Balotelli won the Premier League and FA Cup with City, where he played 31 times with Messi’s international teammate, and Maradona’s former son-in-law, Sergio Aguero. He even set up the Argentine’s famous ‘Agueroooooo’ goal that won City the title in 2012.
“I met him through Aguero in his time at City,” said the former Italy striker talking to AwayDays’ Ellis Platten whilst shopping for retro shirts at Classic Football Shirts New York store. “And it was funny because I asked Sergio, ‘Give me Maradona’s number so I can speak with him’.

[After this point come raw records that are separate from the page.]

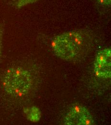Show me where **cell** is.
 Masks as SVG:
<instances>
[{
  "label": "cell",
  "mask_w": 111,
  "mask_h": 125,
  "mask_svg": "<svg viewBox=\"0 0 111 125\" xmlns=\"http://www.w3.org/2000/svg\"><path fill=\"white\" fill-rule=\"evenodd\" d=\"M93 39L90 33L77 31L64 33L57 36L53 42L55 54L67 61L78 60L90 49Z\"/></svg>",
  "instance_id": "cell-1"
},
{
  "label": "cell",
  "mask_w": 111,
  "mask_h": 125,
  "mask_svg": "<svg viewBox=\"0 0 111 125\" xmlns=\"http://www.w3.org/2000/svg\"><path fill=\"white\" fill-rule=\"evenodd\" d=\"M32 82L30 73L19 67L8 69L2 78L4 90L16 97H21L27 94L31 89Z\"/></svg>",
  "instance_id": "cell-2"
},
{
  "label": "cell",
  "mask_w": 111,
  "mask_h": 125,
  "mask_svg": "<svg viewBox=\"0 0 111 125\" xmlns=\"http://www.w3.org/2000/svg\"><path fill=\"white\" fill-rule=\"evenodd\" d=\"M111 52L109 48L101 51L97 55L94 62L96 75L102 78L111 77Z\"/></svg>",
  "instance_id": "cell-3"
},
{
  "label": "cell",
  "mask_w": 111,
  "mask_h": 125,
  "mask_svg": "<svg viewBox=\"0 0 111 125\" xmlns=\"http://www.w3.org/2000/svg\"><path fill=\"white\" fill-rule=\"evenodd\" d=\"M90 113L82 105H73L67 113L64 121L65 125H81L83 119Z\"/></svg>",
  "instance_id": "cell-4"
},
{
  "label": "cell",
  "mask_w": 111,
  "mask_h": 125,
  "mask_svg": "<svg viewBox=\"0 0 111 125\" xmlns=\"http://www.w3.org/2000/svg\"><path fill=\"white\" fill-rule=\"evenodd\" d=\"M24 112L27 119L33 122H38L41 117V112L39 108L33 106L26 108Z\"/></svg>",
  "instance_id": "cell-5"
},
{
  "label": "cell",
  "mask_w": 111,
  "mask_h": 125,
  "mask_svg": "<svg viewBox=\"0 0 111 125\" xmlns=\"http://www.w3.org/2000/svg\"><path fill=\"white\" fill-rule=\"evenodd\" d=\"M36 0H19L17 5L19 8H20L24 6L27 4L32 3L36 1Z\"/></svg>",
  "instance_id": "cell-6"
},
{
  "label": "cell",
  "mask_w": 111,
  "mask_h": 125,
  "mask_svg": "<svg viewBox=\"0 0 111 125\" xmlns=\"http://www.w3.org/2000/svg\"><path fill=\"white\" fill-rule=\"evenodd\" d=\"M100 3L105 5H109L111 4V0H97Z\"/></svg>",
  "instance_id": "cell-7"
},
{
  "label": "cell",
  "mask_w": 111,
  "mask_h": 125,
  "mask_svg": "<svg viewBox=\"0 0 111 125\" xmlns=\"http://www.w3.org/2000/svg\"><path fill=\"white\" fill-rule=\"evenodd\" d=\"M2 30L1 27L0 26V52L1 48V38H2Z\"/></svg>",
  "instance_id": "cell-8"
}]
</instances>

“And he gave me the number, and the first thing I sent him was a picture of me with a Cuban [cigar]. And he sent me a picture back of himself with a Cuban, also.”
Maradona, who is ranked at no.3 in FourFourTwo’s list of the greatest players of all time, led Argentina to World Cup glory in Mexico in 1986 before delivering the Serie A title twice in a famous spell with Napoli.
‘El Pibe de Oro’ starred for Napoli in between spells in Spain with Barcelona and Sevilla. He ended his career back at Boca Juniors, where he played in the early 1980s, and left international football in disgrace after failing a drug test at the World Cup in 1994.
“Maradona is Maradona,” added Balotelli, who was born in Sicily months after Napoli’s second Scudetto in 1990.
Balotelli has been well travelled in his career, taking in Liverpool and Nice as well as spells in Italy with AC Milan, Brescia, Monza and Genoa. He had a short stint at Sion in Switzerland in between two at Turkish club Adana Demirspor.
Now 35, the Italian is at Al-Ittifaq in the United Arab Emirates who he joined in January. His manager there until June was former Juventus defender Paolo Montero and he’s averaging a goal every two league games.